Meteorites then might have served as the cosmic Mayflowers that transported molecular seeds to Earth. In 1969, the Murchison meteorite that fell in Australia contained dozens of different amino acids—the building blocks of life.

Comets may also have offered a ride to Earth-bound hitchhiking molecules, according to experimental results published in 2001 by a team of researchers from Argonne National Laboratory, the University of California Berkeley, and Lawrence Berkeley National Laboratory. By showing that amino acids could survive a fiery comet collision with Earth, the team bolstered the idea that life’s raw materials came from space.

In 2019, a team of researchers in France and Italy reported finding extraterrestrial organic material preserved in the 3.3 billion-year-old sediments of Barberton, South Africa. The team suggested micrometeorites as the material’s likely source. Further such evidence came in 2022 from samples of asteroid Ryugu returned to Earth by Japan’s Hayabusa2 mission. The count of amino acids found in the Ryugu samples now exceeds 20 different types.

What is chirality and why is it biologically important?

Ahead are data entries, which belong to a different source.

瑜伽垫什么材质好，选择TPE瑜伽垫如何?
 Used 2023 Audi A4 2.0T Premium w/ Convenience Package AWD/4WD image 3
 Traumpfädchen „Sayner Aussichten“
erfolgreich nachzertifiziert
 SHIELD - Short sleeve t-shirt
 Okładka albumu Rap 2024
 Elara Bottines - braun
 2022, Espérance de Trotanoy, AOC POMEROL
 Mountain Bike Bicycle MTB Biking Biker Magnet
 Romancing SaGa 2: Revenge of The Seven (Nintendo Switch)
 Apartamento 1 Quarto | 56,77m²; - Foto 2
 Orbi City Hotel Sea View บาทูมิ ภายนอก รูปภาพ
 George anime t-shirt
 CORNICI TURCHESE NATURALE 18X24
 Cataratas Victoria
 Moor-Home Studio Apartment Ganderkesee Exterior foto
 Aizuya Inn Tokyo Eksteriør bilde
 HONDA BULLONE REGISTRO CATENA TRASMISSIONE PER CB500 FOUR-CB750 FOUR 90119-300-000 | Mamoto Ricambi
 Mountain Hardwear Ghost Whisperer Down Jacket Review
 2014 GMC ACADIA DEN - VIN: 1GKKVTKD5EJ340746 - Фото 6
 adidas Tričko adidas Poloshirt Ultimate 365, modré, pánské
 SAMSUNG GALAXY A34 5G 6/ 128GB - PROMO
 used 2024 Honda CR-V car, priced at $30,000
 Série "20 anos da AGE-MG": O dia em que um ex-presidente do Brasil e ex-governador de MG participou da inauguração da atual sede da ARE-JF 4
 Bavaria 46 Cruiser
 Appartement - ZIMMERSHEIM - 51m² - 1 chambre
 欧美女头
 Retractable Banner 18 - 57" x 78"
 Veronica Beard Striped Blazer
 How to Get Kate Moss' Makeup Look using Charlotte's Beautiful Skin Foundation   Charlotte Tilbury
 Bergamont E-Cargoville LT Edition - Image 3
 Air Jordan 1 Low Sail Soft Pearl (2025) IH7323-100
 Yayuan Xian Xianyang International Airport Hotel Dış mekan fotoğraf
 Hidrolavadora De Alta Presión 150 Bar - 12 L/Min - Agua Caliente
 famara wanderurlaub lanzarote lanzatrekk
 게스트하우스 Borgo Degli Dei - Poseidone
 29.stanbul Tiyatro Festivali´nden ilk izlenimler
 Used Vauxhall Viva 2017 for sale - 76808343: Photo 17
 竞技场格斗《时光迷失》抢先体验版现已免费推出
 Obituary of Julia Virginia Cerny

In 1953, UChicago researchers published a landmark paper in the Journal of Biological Chemistry that marked the discovery of the pro-chirality concept, which pervades modern chemistry and biology. The paper described an experiment showing that the chirality of molecules—or “handedness,” much the way the right and left hands differ from one another—drives all life processes. Without chirality, large biological molecules such as proteins would be unable to form structures that could be reproduced.

What research are UChicago scientists currently conducting on the origins of life?

Today, research on the origin of life at UChicago is expanding. As scientists have been able to find more and more exoplanets—that is, planets around stars elsewhere in the galaxy—the question of what the essential ingredients for life are and how to look for signs of them has heated up.

Nobel laureate Jack Szostak joined the UChicago faculty as University Professor in Chemistry in 2022 and will lead the University’s new interdisciplinary Origins of Life Initiative to coordinate research efforts into the origin of life on Earth. Scientists from several departments of the Physical Sciences Division are joining the initiative, including specialists in chemistry, astronomy, geology and geophysics.

“Right now we are getting truly unprecedented amounts of data coming in: Missions like Hayabusa and OSIRIS-REx are bringing us pieces of asteroids, which helps us understand the conditions that form planets, and NASA’s new JWST telescope is taking astounding data on the solar system and the planets around us,” said Prof. Ciesla. “I think we’re going to make huge progress on this question.”